Pada saat yang sama, ketika berusaha untuk tetap bersaing dengan Manchester City di Liga Inggris, Liverpool juga bersaing melawan tim-tim top dari negara lain di Liga Champions Eropa. Dalam laga semifinal turnamen itu, Liverpool bisa membalas defisit tiga gol untuk mengalahkan Barcelona, salah satu tim sepakbola terbaik saat ini. Pada babak final Liga Champions 1 Juni nanti, Liverpool akan bertemu klub rivalnya di Premier League, Tottenham Hotspurs.
Dibandingkan klub-klub besar lainnya, Liverpool sudah melibatkan analisis data ke dalam setiap keputusan yang diambilnya, dari soal perusahaan hingga taktik. Seberapa banyak kontribusinya dalam performa, sejauh ini masih sulit diukur. Tapi apa pun hasilnya di final, upaya yang dilakukan klub ini sudah mulai membuat angka-angka analisis lebih diterima di Inggris dan sekitarnya. Ketika lebih banyak klub mempertimbangkan untuk memperkerjakan analis tanpa latar belakang sepak bola untuk memperoleh keunggulan, musim yang dijalani Liverpool telah menjadi semacam penentuan atas praktik tersebut.
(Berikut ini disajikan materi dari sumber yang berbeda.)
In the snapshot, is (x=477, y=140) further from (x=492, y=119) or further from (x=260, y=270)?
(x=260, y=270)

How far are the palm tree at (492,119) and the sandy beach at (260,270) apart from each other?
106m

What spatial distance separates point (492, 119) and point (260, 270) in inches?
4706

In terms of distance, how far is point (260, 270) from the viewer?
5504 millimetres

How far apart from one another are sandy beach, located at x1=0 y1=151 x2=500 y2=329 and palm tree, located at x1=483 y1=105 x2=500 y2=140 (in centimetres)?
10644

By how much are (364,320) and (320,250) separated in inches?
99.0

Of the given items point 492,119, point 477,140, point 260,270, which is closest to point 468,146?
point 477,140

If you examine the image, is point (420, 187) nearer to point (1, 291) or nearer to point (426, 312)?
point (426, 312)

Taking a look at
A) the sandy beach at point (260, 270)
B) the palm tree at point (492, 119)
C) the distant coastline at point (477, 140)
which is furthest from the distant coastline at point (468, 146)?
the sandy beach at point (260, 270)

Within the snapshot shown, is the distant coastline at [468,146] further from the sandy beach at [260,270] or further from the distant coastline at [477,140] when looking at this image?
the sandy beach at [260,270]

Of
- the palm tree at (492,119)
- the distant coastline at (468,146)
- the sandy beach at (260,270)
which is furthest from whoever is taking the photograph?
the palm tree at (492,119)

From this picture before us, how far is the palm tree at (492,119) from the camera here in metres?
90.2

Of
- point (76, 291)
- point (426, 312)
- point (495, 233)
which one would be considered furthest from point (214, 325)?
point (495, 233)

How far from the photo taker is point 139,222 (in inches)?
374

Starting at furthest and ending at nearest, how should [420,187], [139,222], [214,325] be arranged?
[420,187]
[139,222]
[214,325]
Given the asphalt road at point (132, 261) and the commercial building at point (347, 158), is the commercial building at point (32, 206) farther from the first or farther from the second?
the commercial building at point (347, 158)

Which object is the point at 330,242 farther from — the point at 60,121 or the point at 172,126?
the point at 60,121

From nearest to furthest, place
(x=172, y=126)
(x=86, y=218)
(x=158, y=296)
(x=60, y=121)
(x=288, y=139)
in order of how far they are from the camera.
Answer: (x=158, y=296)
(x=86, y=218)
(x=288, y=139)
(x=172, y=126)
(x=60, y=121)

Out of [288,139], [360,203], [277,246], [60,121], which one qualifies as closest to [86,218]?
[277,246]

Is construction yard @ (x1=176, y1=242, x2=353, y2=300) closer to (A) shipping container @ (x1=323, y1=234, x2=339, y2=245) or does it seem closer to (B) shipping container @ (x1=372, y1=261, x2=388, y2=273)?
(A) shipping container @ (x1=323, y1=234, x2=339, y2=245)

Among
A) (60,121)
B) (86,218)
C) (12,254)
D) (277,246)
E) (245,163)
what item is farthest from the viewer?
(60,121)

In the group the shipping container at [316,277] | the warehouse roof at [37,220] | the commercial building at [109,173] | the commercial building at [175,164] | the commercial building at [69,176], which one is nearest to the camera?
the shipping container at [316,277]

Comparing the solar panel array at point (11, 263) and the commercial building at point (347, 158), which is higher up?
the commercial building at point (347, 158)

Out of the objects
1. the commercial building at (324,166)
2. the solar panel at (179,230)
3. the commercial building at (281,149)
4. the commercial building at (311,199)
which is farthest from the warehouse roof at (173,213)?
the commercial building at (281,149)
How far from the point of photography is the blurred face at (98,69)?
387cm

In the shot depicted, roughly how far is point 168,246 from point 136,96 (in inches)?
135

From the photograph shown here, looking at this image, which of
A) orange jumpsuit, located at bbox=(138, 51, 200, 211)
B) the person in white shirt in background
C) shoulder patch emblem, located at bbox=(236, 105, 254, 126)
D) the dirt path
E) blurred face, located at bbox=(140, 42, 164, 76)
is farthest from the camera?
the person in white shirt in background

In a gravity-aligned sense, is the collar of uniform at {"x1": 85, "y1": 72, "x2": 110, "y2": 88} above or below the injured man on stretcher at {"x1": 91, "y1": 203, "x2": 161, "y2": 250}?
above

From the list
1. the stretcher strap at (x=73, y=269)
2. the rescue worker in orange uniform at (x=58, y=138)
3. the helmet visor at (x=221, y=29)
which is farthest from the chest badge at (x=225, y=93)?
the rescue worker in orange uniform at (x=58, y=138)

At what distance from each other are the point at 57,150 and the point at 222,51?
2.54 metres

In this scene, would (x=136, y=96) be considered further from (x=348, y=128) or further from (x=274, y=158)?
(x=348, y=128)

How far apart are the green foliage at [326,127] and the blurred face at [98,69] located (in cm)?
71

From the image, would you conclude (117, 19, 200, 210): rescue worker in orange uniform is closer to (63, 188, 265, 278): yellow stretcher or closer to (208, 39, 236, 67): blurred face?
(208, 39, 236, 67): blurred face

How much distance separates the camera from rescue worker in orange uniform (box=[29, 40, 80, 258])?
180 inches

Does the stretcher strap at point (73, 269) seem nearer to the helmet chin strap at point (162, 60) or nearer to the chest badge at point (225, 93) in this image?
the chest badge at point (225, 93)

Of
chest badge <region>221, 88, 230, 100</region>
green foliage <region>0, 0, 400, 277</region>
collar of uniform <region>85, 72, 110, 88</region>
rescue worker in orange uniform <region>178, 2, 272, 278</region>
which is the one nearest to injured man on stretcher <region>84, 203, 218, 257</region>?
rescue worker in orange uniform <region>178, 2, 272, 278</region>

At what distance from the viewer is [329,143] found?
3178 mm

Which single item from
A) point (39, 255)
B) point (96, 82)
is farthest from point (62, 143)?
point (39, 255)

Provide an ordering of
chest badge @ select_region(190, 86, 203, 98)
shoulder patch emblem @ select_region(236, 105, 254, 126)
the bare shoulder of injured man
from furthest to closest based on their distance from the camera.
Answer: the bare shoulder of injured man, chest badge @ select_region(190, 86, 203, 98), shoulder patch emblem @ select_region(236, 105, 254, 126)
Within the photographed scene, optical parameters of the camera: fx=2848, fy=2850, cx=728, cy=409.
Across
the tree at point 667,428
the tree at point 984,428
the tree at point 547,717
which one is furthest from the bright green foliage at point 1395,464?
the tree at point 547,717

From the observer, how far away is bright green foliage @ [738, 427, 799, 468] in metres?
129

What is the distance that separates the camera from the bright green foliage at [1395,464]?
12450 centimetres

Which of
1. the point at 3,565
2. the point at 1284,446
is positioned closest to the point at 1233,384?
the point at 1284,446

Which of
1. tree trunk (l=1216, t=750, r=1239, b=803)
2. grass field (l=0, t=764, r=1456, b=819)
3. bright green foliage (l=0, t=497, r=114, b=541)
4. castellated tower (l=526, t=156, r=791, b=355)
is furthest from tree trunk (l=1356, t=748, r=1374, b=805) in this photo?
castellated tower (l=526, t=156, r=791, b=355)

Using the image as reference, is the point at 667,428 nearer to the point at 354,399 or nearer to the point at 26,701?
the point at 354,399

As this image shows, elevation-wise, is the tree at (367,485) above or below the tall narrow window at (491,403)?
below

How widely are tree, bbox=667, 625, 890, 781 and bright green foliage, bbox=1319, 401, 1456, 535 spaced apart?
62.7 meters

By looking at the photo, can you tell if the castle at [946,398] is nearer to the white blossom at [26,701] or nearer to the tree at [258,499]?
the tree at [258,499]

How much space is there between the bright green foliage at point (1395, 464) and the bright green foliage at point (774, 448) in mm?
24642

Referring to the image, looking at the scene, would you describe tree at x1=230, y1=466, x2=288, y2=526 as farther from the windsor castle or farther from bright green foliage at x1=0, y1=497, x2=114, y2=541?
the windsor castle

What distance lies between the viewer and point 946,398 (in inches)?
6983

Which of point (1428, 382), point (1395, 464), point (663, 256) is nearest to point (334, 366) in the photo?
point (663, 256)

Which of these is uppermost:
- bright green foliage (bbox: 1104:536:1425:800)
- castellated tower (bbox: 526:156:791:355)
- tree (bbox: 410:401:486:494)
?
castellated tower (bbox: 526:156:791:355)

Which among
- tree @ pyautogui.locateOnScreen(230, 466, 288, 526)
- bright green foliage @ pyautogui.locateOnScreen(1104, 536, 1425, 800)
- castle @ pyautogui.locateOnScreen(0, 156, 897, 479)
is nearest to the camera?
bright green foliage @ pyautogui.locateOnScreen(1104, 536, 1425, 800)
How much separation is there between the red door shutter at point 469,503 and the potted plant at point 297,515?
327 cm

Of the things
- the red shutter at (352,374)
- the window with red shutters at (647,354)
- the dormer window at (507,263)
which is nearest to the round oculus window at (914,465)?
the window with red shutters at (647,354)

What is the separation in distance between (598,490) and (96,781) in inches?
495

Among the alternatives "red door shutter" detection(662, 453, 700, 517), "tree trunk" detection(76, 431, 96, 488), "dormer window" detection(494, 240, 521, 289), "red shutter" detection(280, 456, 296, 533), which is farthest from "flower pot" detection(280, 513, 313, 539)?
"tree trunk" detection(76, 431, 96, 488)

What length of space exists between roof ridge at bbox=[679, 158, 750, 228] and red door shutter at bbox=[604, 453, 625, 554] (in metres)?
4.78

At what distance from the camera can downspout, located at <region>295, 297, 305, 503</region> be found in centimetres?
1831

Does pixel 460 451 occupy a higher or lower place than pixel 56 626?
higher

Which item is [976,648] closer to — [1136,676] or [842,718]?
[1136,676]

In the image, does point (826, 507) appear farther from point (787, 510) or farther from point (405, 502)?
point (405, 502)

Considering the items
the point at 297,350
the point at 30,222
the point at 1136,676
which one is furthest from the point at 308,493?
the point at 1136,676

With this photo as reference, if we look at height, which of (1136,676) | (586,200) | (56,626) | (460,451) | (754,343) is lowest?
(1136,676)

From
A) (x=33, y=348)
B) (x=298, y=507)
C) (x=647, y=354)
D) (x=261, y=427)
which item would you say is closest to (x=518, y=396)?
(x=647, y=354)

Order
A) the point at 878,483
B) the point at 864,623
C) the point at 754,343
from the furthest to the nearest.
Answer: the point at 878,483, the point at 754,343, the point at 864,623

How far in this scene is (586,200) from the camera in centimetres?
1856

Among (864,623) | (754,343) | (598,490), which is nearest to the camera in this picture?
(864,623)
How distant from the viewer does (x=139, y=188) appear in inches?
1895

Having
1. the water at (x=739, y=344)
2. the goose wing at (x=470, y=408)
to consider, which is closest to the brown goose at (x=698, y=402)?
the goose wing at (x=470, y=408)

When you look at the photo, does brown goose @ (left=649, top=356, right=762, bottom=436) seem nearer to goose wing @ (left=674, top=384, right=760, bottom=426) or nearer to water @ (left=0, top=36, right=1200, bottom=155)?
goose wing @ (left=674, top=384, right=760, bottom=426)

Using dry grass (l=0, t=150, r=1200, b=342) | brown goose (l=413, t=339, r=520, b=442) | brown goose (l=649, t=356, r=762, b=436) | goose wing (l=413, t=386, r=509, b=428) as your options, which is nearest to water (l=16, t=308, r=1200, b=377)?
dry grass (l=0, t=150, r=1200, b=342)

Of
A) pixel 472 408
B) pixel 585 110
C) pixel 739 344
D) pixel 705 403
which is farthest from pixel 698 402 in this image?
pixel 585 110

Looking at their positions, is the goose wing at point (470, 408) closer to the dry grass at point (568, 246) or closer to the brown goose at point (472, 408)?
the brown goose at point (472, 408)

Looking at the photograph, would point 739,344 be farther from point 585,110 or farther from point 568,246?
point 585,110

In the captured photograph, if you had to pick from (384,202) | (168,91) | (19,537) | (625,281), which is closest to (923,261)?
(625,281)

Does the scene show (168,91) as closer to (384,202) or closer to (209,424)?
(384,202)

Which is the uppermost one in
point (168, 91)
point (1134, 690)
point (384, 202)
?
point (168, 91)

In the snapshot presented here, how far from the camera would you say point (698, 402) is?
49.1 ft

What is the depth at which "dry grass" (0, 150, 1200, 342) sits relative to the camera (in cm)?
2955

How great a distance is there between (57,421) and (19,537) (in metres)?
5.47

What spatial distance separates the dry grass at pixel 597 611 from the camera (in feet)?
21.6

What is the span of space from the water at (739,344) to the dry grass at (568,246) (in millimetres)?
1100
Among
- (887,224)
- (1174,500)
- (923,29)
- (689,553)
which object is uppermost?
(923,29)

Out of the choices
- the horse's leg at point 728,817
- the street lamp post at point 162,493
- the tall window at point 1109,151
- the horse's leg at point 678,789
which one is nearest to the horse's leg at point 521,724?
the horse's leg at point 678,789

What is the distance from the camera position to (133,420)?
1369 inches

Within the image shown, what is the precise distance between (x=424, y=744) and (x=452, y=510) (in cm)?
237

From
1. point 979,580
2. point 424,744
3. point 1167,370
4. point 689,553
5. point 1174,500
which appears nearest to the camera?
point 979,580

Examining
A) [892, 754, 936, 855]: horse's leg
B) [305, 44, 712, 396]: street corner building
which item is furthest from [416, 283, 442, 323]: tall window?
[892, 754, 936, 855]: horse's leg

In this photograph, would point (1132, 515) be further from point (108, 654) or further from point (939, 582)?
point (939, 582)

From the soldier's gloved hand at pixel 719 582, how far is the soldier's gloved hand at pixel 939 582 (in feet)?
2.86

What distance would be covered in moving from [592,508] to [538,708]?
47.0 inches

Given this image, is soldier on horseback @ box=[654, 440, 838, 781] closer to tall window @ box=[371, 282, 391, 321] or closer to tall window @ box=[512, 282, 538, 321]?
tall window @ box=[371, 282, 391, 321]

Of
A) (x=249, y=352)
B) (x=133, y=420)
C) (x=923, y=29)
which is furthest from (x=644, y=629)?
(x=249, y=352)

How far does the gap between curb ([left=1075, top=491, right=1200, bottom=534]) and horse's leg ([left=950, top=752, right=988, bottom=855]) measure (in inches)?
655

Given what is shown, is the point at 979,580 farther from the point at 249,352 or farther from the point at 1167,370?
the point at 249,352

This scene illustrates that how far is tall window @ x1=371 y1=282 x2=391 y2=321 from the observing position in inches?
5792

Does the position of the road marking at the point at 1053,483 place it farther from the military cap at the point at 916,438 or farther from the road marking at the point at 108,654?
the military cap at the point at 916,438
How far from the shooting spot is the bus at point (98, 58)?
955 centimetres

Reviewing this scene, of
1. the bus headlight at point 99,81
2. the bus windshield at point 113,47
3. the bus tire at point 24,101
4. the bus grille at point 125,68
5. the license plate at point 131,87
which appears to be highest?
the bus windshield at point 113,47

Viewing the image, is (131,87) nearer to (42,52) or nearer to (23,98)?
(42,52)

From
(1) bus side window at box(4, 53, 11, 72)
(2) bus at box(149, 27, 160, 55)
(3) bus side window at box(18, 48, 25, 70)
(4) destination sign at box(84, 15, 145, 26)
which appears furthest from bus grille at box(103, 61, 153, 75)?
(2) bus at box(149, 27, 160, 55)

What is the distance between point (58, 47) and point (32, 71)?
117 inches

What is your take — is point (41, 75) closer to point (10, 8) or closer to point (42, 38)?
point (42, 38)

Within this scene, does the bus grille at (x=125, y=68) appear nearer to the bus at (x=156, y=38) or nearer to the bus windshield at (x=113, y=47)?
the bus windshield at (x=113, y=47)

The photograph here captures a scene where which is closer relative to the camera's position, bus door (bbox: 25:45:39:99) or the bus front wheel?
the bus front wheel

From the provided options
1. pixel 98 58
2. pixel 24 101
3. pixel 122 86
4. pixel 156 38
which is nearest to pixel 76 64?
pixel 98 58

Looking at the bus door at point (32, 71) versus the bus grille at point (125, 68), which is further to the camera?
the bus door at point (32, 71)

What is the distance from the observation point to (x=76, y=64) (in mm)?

Klopp tidak menganalisis data di Dortmund. Dalam hal ini, ia seperti kebanyakan manajer. Ia pun diminta melatih tim mudanya di lapangan. Tetapi pada saat Graham meninggalkan kantornya pagi itu di tahun 2015, pencerahan Klopp sudah selesai. Dia yakin bahwa Graham, meskipun tidak pernah menyaksikan pertandingan Dortmund, menghargai nasib buruk luar biasa yang menimpa tim, sama seperti jika dia melatihnya sendiri.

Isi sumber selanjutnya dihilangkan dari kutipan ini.